Treatment with Benznidazole during the Chronic Phase of Experimental Chagas' Disease Decreases Cardiac Alterations

ABSTRACT Chagas' disease, caused by Trypanosoma cruzi infection, is one of the main causes of death due to heart failure in Latin American countries. Benznidazole, the chemotherapeutic agent most often used for the treatment of chagasic patients, is highly toxic and has limited efficacy, especially in the chronic phase of the disease. In the present study we used a mouse model of chronic Chagas' disease to investigate the effects of benznidazole treatment during the chronic phase on disease progression. The hearts of benznidazole-treated mice had decreased parasitism and myocarditis compared to the hearts of untreated chagasic mice.
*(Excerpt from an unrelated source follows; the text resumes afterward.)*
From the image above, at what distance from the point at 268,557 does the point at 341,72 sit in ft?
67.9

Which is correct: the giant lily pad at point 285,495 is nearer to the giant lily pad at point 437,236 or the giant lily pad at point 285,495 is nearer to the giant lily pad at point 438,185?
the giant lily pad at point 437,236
Both groups of Trypanosoma cruzi-infected mice had significant alterations in their electrocardiograms compared to those of the healthy mice. However, untreated mice had significantly higher cardiac conduction disturbances than benznidazole-treated mice, including intraventricular conduction disturbances, atrioventricular blocks, and extrasystoles. The levels of antibodies against T. cruzi antigens (epimastigote extract, P2β, and trans-sialidase) as well as antibodies against peptides of the second extracellular loops of β1-adrenergic and M2-muscarinic cardiac receptors were also lower in the sera from benznidazole-treated mice than in the sera from untreated mice. These results demonstrate that treatment with benznidazole in the chronic phase of infection prevents the development of severe chronic cardiomyopathy, despite the lack of complete parasite eradication. In addition, our data highlight the role of parasite persistence in the development of chronic Chagas' disease and reinforce the importance of T. cruzi elimination in order to decrease or prevent the development of severe chagasic cardiomyopathy.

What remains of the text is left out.